Page 130 of Amber Gambler

“Frankie.” The velvet glide of his voice caressed my senses. “You didn’t tell her.”

“That I’m dead?”

I hadn’t had a pulse in forty-eight hours.

Dis Pater told me if I cared so damn much about it to manifest myself one.

Dis Pater was kind of a dick.

My first clue? Him roasting me like a whole hog on a spit at the train shed to see if he was right about me not being an initiate or an acolyte. Lucky for me, he wasn’t wrong. I don’t think he cared either way.

“You’re not dead.”

As evidenced by the fact I was still alive-ish, one of my parents was—or had been—a god.

Either a death god conceived me or my divine parent had knocked up a necromancer.

I didn’t want to know. I didn’t care. I had no interest in finding one or both of them.

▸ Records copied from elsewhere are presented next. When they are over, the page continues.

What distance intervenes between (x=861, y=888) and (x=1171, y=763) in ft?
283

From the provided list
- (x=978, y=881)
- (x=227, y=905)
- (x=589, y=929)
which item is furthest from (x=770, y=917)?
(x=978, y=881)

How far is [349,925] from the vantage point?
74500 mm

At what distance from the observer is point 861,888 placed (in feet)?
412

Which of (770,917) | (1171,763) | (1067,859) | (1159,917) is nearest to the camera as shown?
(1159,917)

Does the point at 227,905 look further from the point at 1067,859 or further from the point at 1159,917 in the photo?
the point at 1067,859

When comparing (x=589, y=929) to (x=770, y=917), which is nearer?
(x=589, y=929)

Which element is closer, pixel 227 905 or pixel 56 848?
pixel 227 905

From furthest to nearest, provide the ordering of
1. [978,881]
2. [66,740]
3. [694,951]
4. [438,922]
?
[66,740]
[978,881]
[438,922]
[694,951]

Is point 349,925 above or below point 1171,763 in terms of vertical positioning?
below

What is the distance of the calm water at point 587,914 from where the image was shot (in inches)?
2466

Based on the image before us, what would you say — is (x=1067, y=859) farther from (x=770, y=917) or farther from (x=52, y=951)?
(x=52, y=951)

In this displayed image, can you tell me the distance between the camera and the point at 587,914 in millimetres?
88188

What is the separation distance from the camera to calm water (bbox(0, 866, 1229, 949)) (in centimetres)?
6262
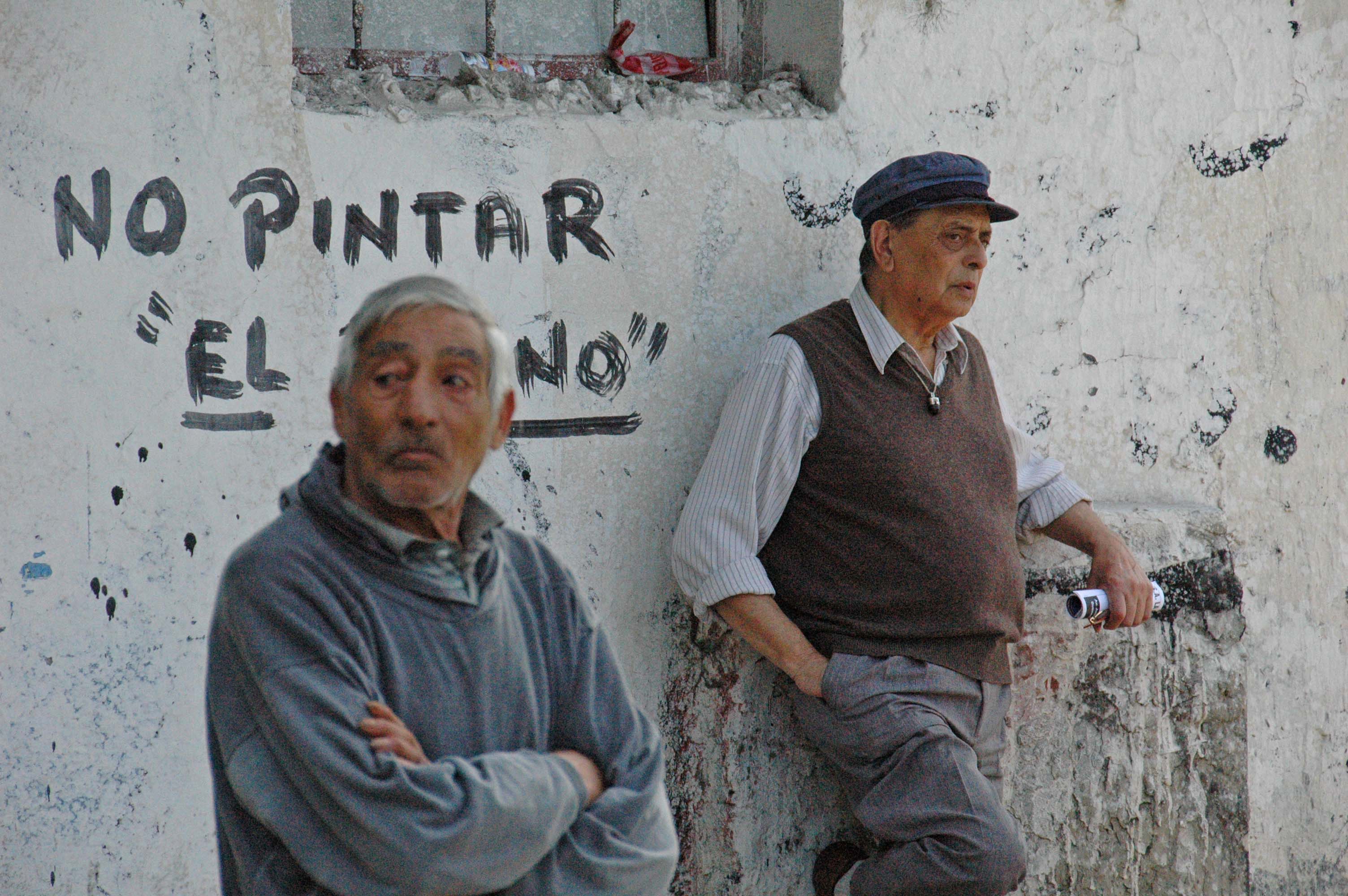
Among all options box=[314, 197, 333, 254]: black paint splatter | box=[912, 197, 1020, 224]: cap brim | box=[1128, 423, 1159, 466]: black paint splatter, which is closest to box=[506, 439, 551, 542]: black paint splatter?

Especially if identifying my divine parent came with obligations like Kierce and Ankou shouldered for their gods. Besides, one of the promises us Marys made one another was we would never search out our birth parents.

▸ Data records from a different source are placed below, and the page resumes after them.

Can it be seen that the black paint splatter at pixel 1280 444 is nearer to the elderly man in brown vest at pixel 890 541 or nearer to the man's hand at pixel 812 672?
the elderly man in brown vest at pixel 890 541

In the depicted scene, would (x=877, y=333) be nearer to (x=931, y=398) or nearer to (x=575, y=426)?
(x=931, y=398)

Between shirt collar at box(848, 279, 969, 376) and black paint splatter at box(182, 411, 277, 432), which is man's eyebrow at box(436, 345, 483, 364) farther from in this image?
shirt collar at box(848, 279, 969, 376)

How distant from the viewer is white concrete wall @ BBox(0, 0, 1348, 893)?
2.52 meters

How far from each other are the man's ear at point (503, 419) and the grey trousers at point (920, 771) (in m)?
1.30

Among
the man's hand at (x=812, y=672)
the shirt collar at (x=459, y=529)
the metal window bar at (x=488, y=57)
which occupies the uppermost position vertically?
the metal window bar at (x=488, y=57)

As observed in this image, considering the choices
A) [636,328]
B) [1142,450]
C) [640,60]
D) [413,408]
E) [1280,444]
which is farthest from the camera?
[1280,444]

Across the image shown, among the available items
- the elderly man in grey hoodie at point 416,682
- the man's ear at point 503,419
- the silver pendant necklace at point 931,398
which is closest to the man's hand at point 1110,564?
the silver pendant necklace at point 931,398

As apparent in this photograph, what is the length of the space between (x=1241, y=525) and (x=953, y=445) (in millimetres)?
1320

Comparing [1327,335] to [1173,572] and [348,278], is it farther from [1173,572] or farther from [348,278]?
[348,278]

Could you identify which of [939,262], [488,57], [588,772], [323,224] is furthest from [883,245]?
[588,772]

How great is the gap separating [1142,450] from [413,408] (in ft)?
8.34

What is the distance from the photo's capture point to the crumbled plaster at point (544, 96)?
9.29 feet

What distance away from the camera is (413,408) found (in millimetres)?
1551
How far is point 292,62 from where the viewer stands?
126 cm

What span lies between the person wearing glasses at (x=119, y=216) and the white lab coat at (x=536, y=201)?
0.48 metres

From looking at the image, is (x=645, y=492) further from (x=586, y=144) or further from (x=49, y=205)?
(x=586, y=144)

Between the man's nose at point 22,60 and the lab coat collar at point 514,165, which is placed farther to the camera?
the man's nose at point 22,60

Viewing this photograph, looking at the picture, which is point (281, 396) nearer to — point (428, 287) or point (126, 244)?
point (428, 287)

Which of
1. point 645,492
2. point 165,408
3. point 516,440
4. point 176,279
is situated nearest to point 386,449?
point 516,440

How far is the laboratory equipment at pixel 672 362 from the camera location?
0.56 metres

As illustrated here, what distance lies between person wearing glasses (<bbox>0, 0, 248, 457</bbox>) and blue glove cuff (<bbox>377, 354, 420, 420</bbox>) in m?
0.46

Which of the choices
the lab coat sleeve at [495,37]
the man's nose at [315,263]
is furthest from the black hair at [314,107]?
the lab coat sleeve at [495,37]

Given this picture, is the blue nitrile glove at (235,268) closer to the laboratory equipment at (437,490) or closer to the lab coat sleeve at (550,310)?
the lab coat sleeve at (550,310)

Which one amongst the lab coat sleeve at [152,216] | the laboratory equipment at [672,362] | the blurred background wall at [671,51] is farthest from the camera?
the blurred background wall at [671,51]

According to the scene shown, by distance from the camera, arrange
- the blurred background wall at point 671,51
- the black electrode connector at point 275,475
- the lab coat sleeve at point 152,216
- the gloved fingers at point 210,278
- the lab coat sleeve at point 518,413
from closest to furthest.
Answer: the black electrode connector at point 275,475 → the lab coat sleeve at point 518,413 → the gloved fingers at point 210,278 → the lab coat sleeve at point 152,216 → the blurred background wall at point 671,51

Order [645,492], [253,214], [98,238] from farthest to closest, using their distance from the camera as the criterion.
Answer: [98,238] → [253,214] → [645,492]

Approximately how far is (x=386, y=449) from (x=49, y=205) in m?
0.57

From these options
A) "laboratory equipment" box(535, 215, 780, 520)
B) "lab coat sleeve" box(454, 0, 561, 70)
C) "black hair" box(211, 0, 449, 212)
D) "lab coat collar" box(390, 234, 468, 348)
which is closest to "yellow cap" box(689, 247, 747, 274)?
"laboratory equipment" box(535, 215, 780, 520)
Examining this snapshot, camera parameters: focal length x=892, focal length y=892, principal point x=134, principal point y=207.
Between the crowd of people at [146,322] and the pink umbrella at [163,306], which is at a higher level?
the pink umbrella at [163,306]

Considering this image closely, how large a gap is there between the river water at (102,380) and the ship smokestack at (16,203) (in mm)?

“Dis Pater claimed I was already dying.” I wet my lips, which made them split. “That children born from a mortal union with a death god are terminal. Do you believe that? Do you think I would have died soon?”

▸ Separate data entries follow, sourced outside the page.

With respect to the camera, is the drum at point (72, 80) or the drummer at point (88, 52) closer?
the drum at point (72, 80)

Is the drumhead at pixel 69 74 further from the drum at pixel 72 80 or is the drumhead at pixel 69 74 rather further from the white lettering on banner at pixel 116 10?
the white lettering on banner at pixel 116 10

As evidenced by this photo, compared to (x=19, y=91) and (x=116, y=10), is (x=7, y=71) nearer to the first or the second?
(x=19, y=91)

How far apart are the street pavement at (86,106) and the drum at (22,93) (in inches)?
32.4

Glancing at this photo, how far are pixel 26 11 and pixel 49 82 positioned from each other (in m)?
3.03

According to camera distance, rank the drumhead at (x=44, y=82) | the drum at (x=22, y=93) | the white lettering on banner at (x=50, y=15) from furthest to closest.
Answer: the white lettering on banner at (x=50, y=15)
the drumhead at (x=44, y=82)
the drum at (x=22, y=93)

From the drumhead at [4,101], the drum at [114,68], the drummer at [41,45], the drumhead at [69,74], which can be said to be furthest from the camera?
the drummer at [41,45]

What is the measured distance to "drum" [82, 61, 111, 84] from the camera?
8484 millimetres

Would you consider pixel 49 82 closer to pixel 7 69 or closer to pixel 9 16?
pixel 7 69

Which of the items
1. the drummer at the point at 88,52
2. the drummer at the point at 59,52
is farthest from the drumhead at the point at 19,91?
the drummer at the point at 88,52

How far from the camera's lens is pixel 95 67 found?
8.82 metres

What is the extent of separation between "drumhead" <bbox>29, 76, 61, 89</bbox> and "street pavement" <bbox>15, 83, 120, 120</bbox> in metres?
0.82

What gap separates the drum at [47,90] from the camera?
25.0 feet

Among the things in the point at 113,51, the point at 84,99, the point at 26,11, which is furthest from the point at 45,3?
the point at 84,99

That bright light I saw in the culvert? I think…it was me. This new me. Emerging. Or trying to anyway.

“Your blood had already turned, and your powers were fluctuating.”

As it happened, neither the fruit, nor the leaf had been to blame for my glitter plasma. It was all me.

“That’s not an answer.”

“Had your soul been mortal, you would have become like Ankou—like me—when you died.” His rueful smile hurt. “But your soul was never mortal. Only in death could you ascend to what you were meant to be.”

Too bad I had no idea what that was. “Do you think Ankou knew the truth?”

“Why would he feed you divine fruit if he knew beyond the shadow of a doubt you would rise?”

“That’s what worries me.”

Ankou had wanted me dead. No doubt about it. But he never gave a reason. And that bothered me.

A throat cleared behind me, and I glanced over my shoulder to find Leonard Collins standing in the road.

“Hey.” I twisted to face him. “How are things?”

With Harrow greasing the wheels from his hospital bed, Audrey had elected to return to foster care. Just not to the Houwaards. She also reenrolled in high school. I wished her the best on both fronts.

“Good.” He smoothed a hand down his shirt. “I just wanted to say thanks. Again. For everything.”

“I’m glad I could help.” I smiled at him, which hurt, but I meant it. “I’m glad Audrey is safe.”

“I heard about your problem while I was canvassing the graveyards for information.”

I had so many problems just now that I sat there, flipping through them, trying to figure out which one he meant.

“Your business? It’s been slow? After the ghost-eater case?”

Sweeping his arm out behind him, he drew my attention to more than a dozen spirits lined up outside of my office. A few I recognized from Bonaventure. A couple I had never met. “What is this?”